Kat asked in her blog if anyone had a soldier blog. I was interested in reading one as well so I Googled “Iraq soldier blog.” Turns out there are many interesting soldier bogs out there.
The first link took me to site that has links to many of the individuals blogs. Interestingly, soldier blogs even have their own designation (according to this site): sblog ("s" for soldier). The web page author designates who is writing the blog (deployed soldier, from someone who has since been lost in combat, from family, from a veteran, etc.). Here is the site:
http://www.aapavatar.net/blogs.htm
Skimming though them, I came across this blog, who’s comments I found interesting: http://www.bootsinbaghdad.blogspot.com/
He has a link to photos and multiple videos. This is the one video I watched:
http://www.bootsinbaghdadfilms.blogspot.com/
The title is what intrigued me: Boots in Baghdad: A Grunts Life. That says a lot to me about how this soldier must feel. And the videos caught me off guard. The one above is of returning fire on enemy troops. Studying sociology and psychology, the soldier’s language you hear totally astounded me. I wasn’t really that shocked, just caught off guard. And it is shocking to me to actually hear and see this, rather than just reading about it. Anyway, you don’t see much in the video. It’s mostly black with the sparks of gun fire. But you do hear, very clearly, from someone right near the camera, “Light the mother fuckers up.” Wow. In social psychology last quarter, we briefly studied war, war-mentality, war-training, and killing. Yes, you are trained to dehumanize the enemy, that’s seemingly the only way war will work, but I was still shocked to hear as a civilian. And when you really think about it, that men on the other side of the fence could be dieing from the gun fire we’re watching, makes my stomach hurt. Don’t get me wrong, I completely support our troops, even if I don’t support the policy. I do not for one minute think anything less of the soldier who yelled that. I take issue with our training of soldiers.

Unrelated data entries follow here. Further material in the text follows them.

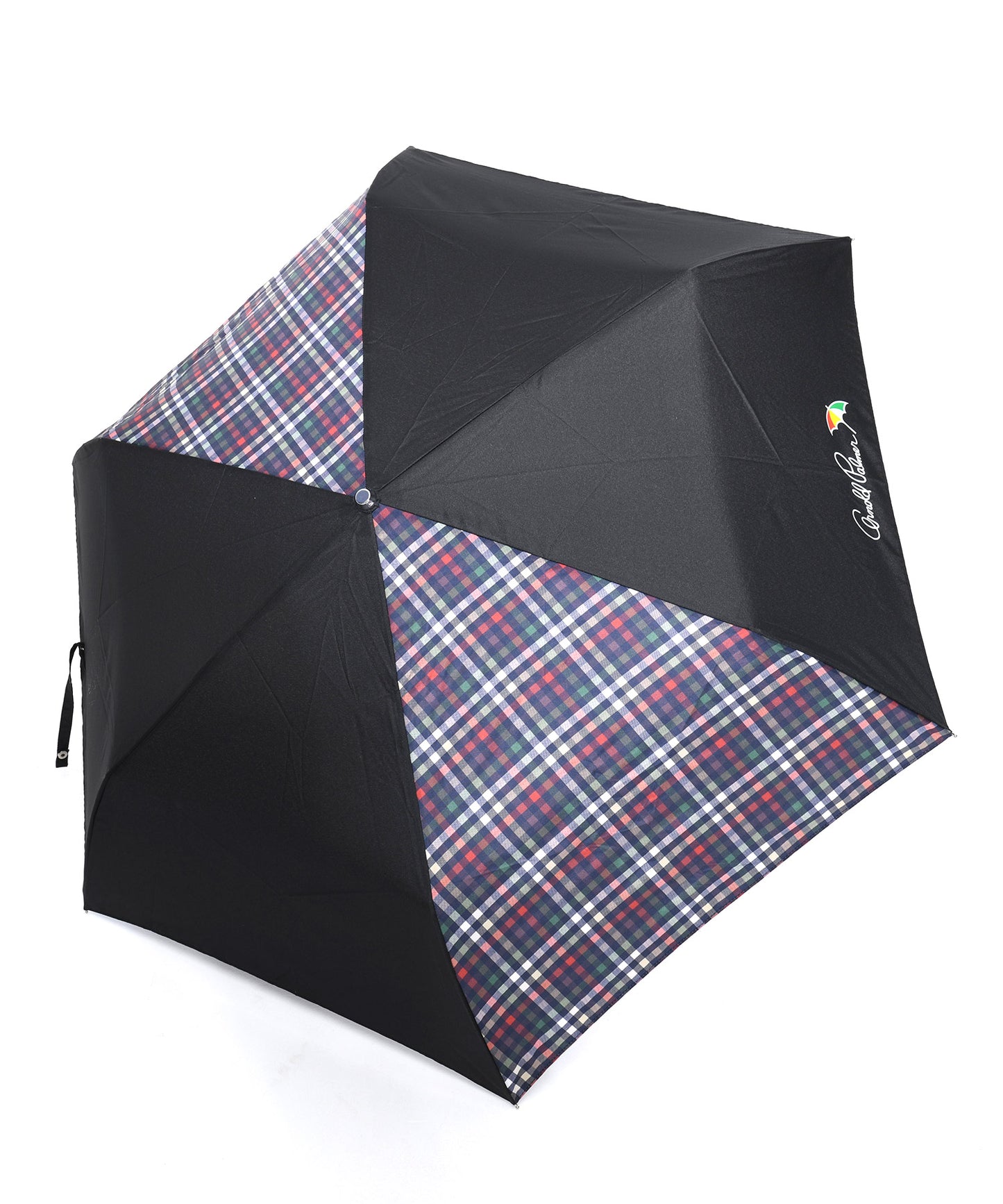 パネルパーマーチェック晴雨兼用 シェア折り畳み傘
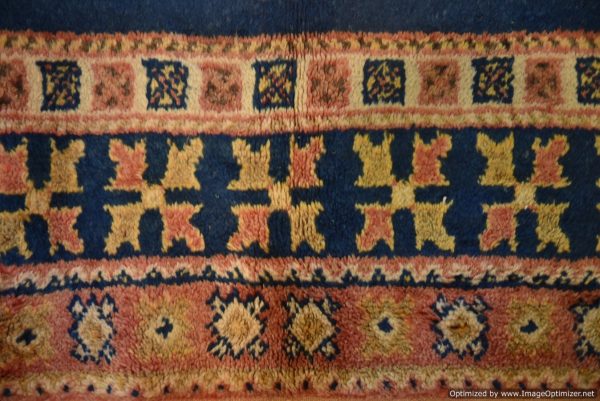 Moroccan rug from the 80s (3.30x1.83cm) taznakht Carpet - Very clean & amazing condition - Well Preserved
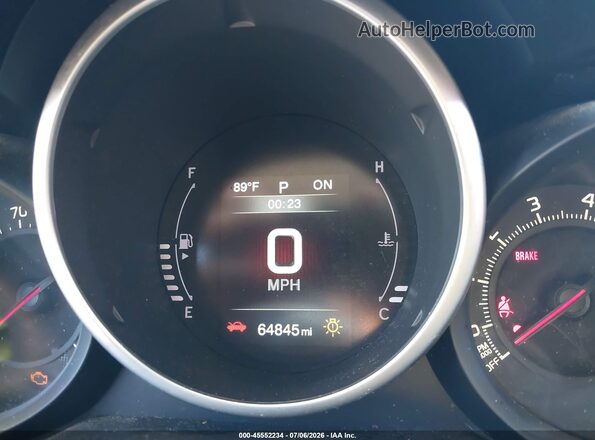 ZFBCFXCB9JP643430 2018 FIAT 500X Brown Вид задніх сидінь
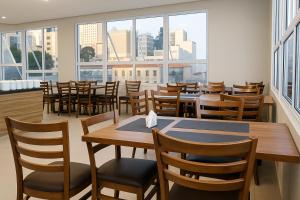 Restaurace v ubytování Hotel Solar Paulista
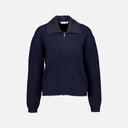 Strikket Cardigan Cipa Collar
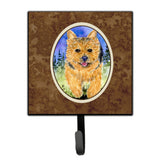 Caroline'S Treasures Ss8993Sh4 Norwich Terrier Leash Holder Or Key Hook, Small, Multicolor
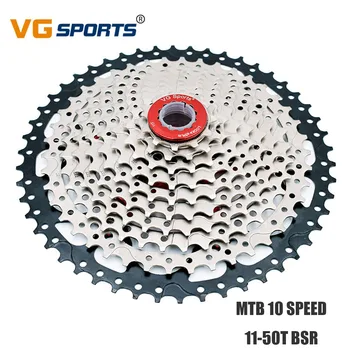 

Road Bike Cassette Flywheel 10Velocidades 50T Wide Gear Sprocket Road Bicycle Freewheel Cassette 10 Speed 50T For Shimano SRAM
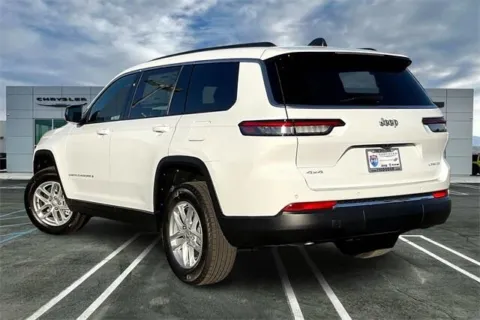 Photos of 2025 Jeep Grand Cherokee L aredo 4x4 for sale in Indio, CA at I-10 Chrysler Dodge Jeep Ram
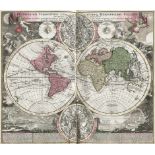 Homann, Johann Baptist: Neuer Atlas bestehend in einig curieusen Astronomischen Mappen Homann,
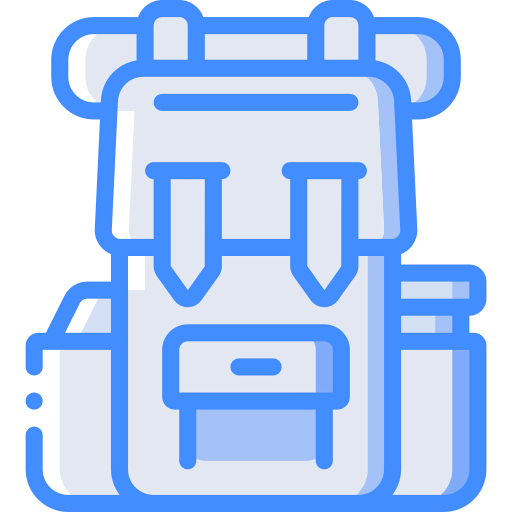 Backpack icon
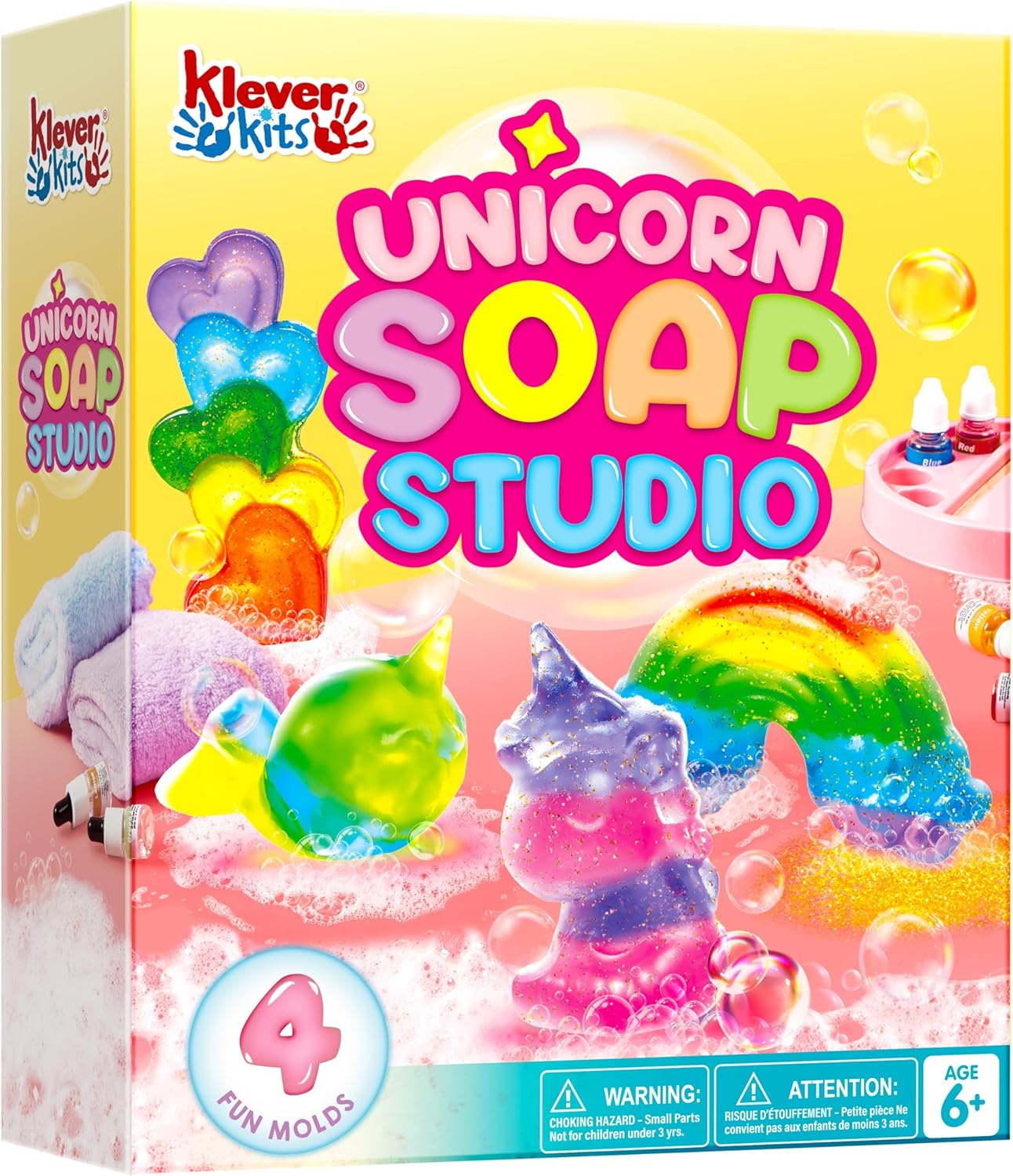 JOYFY Unicorn Soap Making Kit  - Soap Making Essentials ulasan dan harga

The whole thing that this was all made possible for me to see, from the boots in Baghdad, is an amazing conquest of technology though. At the same time, I’m not sure how I feel about it. Should I be able to watch gun-fire and war so openly? Without any training or preparation? But this type of media I think works for the armed forces. After all, it does look remarkable like a video game.
2 comments:
I've interviewed a handful of soldiers who have returned from Afghanistan and Iraq. It gets really creepy for me when they describe battles and firefights they have been involved in as "like playing a video game." No joke, one told me playing Halo against his friends in high school was some of the best training he had for battles near Baghdad.
I've asked a few what it is like to shoot at and possibly kill another person. You don't often get an answer to that question.
I can't believe someone whose had 4 yrs of collage can be so out of touch with the real world. Support the troops but no the mission is bullshit you can't do one without the other. If thinking that makes you "feel" better and looking at that video makes you sick it says a lot about the kind of person you are. I wasn't going to waste my time responding here but somebody needs to bring some reality into your pathetic little world.